Page excerpt >>
* * * * *

Aspirational Left voters rise again in NSW State Election

Category:NSW Election 2023

Above is a snip of our ADS/Esri online map showing in shades of red the larger estimated Two Party Preferred swings to Labor in the March 25 NSW election at the close of counting on election night.
🔗 https://arcg.is/0rqGez

My preliminary analysis of the March 25 NSW State election vote and swings appears in today’s Australian Financial Review for subscribers only at
🔗 https://www.afr.com/politics/albanese-s-aspirational-left-piggybacks-nsw-labor-to-close-win-20230322-p5cugu

The analysis shows that the strongest swings to the ALP occurred in seats dominated by the better-paid Aspirational Left voters who also elected the Albanese Government and drove up private health insurance and private school enrolments during Covid lockdowns.
🔗 https://www.educationgeographics.net.au/new-face-of-politics/

Below is a chart from the preliminary analysis of the NSW results, showing the family income profiles of the seats you can see in the online map. Basically, the more high-income families in a state seat, shown to the right of the chart below, the bigger the 2PP swing to the ALP and the darker the red on the map, while more low to medium income families meant a smaller swing to Labor (below seven percent), or even a swing to Coalition, shown by darker shades of blue.

I should stress that only about half of the votes were counted on Saturday night, so the final results could vary to a sufficient degree to impact the results in a number of close seats.

* * * * *

Excerpted data >>
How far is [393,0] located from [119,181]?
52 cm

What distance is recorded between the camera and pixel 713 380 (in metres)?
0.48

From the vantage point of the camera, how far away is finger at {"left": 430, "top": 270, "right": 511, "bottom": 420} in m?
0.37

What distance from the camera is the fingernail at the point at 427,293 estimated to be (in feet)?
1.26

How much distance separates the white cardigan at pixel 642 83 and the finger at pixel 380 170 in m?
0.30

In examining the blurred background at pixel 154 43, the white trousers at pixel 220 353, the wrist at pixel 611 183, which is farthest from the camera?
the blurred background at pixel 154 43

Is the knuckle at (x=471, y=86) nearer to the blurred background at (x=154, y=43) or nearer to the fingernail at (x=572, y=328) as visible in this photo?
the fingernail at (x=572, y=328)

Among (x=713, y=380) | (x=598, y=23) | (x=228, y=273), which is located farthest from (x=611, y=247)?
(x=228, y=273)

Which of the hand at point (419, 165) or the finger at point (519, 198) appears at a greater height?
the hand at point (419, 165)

* * * * *

Problem statement >> In the NSW election excerpt, about how much of the vote had been counted on Saturday night?

Result >> About half of the votes had been counted.